Tuesday, April 19, 2005

Charles and Jane

Cast a Cold Eye
But a generous one, and just to get to read Charles Taylor on anything right now is a reward. Here he is in Newsday on the Jane Fonda memoir. I have not understood why so many of the other reviews of My Life So Far have failed to even acknowledge Fonda's achievements as an actress - in "They Shoot Horses, Don't They?" and in "Klute" especially. As Taylor says, "In those films, her apex, Fonda mixed tough straightforwardness with emotional depth better than any American actress since Barbara Stanwyck."

He also notes that those performances coincided with her period of naive political activity - but, fuck, if she hadn't been a star, doing her best work, few people would have paid much attention to her tour of North Vietnam, or invested in her their own hostility - she's the star/dupe, not dumb, but not equipped to handle the enormous complexity of a war that divided this nation at the very highest levels of command. She was in way over her head, and she was not alone. Check out Mary McCarthy in the same period - and she was, supposedly, no fool. Just not a movie star..

We lost a lot from nailing Fonda as an enemy affiliate (a reflexively stupid characterization from anyone who makes it, embarrassing if they can stand still and think for 30 seconds); but on the basis of this and other reviews and interviews, Jane did, too - there may be nothing worse for an artist than believing they might find repentence in good works and bad movies. Like Charley, I wish her well, but need we give her a hand with that lash?


Lance Mannion said...

Thanks for the heads up on Taylor's review. I wouldn't have found it. Taylor was one of the best writers to come out of the Salon stable.
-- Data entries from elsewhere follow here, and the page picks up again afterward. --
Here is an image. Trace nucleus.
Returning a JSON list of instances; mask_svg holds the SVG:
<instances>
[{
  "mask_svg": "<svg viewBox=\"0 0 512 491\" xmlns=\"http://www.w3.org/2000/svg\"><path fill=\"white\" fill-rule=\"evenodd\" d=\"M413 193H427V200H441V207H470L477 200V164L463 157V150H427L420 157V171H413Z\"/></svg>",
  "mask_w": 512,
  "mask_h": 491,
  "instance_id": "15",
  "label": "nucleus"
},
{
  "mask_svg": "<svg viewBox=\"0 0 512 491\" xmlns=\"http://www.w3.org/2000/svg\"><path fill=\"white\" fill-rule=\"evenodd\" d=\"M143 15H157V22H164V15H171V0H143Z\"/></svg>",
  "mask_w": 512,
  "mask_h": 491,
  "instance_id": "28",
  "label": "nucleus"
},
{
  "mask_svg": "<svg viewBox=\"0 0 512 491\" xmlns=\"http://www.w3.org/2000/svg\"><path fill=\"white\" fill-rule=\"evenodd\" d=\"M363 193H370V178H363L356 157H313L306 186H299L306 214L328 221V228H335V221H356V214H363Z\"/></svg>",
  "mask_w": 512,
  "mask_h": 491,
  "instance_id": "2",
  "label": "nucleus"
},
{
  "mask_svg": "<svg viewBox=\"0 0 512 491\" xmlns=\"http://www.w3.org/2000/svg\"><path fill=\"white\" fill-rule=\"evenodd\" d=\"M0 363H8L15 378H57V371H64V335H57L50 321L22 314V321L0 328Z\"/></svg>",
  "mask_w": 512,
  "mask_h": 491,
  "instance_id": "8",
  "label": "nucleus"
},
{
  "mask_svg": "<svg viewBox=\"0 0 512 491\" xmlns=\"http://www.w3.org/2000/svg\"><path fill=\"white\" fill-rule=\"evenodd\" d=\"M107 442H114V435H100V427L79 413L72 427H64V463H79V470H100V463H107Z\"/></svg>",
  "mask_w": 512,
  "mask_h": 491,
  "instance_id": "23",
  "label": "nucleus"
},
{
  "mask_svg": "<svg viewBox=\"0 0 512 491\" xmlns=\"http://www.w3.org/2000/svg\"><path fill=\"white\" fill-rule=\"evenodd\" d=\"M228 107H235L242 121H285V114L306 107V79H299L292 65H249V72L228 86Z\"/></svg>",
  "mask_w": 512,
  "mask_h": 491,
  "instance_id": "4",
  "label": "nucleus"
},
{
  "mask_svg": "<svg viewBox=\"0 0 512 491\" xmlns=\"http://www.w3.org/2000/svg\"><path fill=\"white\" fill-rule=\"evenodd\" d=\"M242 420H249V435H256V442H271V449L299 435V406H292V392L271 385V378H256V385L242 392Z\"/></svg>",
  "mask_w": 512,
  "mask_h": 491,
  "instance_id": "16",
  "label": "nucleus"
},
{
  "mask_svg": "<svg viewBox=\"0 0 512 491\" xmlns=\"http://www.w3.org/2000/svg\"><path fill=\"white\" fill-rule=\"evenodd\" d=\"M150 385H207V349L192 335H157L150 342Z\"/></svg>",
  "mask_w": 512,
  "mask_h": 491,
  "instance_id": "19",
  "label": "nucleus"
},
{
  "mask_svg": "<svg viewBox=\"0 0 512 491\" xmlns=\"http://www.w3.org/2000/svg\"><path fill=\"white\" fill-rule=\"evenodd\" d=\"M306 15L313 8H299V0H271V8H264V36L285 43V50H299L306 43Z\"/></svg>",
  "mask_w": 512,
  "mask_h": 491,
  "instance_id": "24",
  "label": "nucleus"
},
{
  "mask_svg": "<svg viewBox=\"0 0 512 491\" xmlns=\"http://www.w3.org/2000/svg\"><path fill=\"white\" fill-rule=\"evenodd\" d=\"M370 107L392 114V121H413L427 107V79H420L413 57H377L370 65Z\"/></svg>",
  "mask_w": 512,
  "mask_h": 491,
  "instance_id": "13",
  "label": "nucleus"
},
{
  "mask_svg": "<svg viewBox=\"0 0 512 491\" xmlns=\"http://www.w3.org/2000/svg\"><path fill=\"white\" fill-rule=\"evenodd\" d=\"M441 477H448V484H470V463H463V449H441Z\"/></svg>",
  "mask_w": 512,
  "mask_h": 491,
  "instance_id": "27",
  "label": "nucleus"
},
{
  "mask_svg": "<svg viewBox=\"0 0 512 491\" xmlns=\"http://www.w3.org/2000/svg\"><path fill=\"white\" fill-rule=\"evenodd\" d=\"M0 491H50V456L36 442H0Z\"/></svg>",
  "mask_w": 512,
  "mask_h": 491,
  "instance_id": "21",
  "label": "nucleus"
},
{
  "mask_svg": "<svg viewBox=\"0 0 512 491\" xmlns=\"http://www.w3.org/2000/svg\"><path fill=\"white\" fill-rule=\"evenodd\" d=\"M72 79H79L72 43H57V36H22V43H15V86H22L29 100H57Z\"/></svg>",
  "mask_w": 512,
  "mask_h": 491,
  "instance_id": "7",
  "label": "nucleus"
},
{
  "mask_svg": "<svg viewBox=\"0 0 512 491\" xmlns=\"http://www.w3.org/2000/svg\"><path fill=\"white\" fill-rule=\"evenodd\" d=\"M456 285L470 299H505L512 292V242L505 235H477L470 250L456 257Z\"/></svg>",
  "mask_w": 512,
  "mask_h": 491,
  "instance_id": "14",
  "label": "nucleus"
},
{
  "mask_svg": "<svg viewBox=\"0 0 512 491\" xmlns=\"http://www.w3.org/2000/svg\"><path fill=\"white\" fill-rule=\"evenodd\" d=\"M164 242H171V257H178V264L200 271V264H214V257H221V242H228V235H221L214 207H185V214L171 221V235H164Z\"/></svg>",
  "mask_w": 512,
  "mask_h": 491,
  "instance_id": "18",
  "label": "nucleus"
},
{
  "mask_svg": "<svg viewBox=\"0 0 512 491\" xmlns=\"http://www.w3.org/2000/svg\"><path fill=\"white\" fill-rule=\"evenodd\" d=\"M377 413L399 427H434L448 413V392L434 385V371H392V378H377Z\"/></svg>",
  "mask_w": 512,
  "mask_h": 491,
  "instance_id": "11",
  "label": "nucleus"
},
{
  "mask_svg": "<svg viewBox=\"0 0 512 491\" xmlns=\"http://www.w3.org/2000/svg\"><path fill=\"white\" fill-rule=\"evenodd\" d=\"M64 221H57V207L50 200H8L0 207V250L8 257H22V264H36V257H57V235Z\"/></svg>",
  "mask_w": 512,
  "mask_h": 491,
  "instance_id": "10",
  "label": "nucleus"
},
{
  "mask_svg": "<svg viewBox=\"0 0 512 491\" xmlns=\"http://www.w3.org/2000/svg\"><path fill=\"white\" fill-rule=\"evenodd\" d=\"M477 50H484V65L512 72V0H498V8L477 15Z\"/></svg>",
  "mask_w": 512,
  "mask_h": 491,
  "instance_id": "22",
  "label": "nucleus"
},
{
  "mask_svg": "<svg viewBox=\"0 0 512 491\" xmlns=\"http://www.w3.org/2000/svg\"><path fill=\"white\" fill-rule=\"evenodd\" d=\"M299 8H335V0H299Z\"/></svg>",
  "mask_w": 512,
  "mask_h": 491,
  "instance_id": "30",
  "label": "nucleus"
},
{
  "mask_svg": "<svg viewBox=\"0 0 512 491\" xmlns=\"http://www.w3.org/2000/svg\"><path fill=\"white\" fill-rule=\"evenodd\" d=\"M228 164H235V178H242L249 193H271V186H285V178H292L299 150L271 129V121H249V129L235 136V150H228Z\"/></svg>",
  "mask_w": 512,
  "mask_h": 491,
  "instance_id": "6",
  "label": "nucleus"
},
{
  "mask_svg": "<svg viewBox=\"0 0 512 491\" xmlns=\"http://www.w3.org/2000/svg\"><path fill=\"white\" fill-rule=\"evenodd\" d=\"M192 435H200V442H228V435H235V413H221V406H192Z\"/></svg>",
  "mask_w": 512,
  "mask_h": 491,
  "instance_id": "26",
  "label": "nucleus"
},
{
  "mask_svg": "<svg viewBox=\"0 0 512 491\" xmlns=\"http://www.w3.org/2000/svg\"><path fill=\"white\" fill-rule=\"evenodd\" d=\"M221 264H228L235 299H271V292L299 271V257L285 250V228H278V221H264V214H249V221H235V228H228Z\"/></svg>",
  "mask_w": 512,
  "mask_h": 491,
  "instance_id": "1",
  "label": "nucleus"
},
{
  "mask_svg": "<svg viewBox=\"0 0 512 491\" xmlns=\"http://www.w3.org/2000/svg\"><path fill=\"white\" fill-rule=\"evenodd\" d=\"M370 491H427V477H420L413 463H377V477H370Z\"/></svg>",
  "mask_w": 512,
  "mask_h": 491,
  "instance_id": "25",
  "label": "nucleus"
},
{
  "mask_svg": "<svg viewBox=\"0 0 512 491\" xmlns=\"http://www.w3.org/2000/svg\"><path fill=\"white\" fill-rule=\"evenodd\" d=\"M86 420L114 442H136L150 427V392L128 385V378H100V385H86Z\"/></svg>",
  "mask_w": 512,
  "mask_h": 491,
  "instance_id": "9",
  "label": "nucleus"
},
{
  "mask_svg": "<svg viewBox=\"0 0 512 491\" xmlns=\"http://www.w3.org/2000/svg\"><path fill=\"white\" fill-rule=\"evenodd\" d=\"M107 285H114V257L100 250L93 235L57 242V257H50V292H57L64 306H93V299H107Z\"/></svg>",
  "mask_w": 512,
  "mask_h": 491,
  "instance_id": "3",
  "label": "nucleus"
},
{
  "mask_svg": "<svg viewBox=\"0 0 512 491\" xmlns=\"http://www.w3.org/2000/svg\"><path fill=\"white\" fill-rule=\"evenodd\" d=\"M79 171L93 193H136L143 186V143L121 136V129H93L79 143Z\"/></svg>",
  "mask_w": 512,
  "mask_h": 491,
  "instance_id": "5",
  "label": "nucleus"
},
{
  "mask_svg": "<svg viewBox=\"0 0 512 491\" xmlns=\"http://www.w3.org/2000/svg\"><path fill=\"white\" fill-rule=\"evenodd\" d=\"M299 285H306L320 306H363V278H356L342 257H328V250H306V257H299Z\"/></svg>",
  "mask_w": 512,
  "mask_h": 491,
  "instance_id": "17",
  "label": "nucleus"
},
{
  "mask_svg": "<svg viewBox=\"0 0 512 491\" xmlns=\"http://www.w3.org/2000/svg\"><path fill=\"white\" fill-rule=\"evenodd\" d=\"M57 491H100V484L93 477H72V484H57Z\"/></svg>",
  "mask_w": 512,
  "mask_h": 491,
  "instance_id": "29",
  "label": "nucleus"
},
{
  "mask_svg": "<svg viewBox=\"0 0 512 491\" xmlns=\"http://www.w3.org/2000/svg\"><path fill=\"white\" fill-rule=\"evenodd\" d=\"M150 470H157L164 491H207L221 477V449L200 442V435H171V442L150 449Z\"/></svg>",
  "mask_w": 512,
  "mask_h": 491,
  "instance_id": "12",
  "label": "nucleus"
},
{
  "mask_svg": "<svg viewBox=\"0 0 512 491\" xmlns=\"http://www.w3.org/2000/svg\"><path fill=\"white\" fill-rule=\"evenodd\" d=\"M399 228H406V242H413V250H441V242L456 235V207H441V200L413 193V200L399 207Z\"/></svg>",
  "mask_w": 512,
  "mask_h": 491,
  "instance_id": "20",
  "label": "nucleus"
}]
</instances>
I'm suprised though that he was taken aback by Jane Fonda's narrative style. The way he describes her writing sounds like the way she has talked about herself and her life in all the interviews with her I've read and seen.

Doesn't sound like a book I'm going to read. It's too bad she didn't take as her model her father's autobiograhy, which is one of the best by an actor going. Henry dealt with his personal life in a way candid enough to please gossip mongers---and in a way that must have been terribly painful for him---but he did it as an aside to examining his career as an actor, which he understood, was the only reason anybody knew or cared who he was.

From what Taylor writes, I'd say Jane thinks it's the other way round, that people went to her movies because they were interested in her private life.

Considering the times in which she came into her prime versus her father's day, though, she may be right.

grishaxxx said...

I am such a fan of Charley's, I can't help but root for him.
As to the Fonda book, looking over the piece, I don't think it's her style (as narrator or writer or whatever - I assume there was at least some ghosting, anyway) that CT questions, it's the conception of her own experience. I'm unlikely to read the book, either; I'm still enough of a New (now Old) Critic to be more interested in an actor's performances as an actor than what they decide to cough up as an amateur writer. However, I think what Charley's getting at is that Jane is all too much reflecting the solipsism (as distinct from a star's egotism) that has characterized her era - and which, as you note, is not so evident in her Dad's book. I think he really finds it a shame that she couldn't bust out of that slippery kind of introspection and be more coolly analytical.
Geez, I've had my therapy, so I know what the side-effects are, but you have to snap out of that self-conscious, confessional state eventually; anyone else who's been though it recognizes it, sympathizes with you, and can't wait until it passes and your feet touch ground again. But you're right - it's the Age of Oprah (who, don't get me wrong, has considerable virtue), and there's always another issue to deal with - gotta grow, u know.
Addendum: I caught a chunk of her hour with Russert - maybe she didn't have a ghost!

rs6471 said...

Human beings, who are almost unique in having the ability to learn from the experience of others, are also remarkable for their apparent disinclination to do so.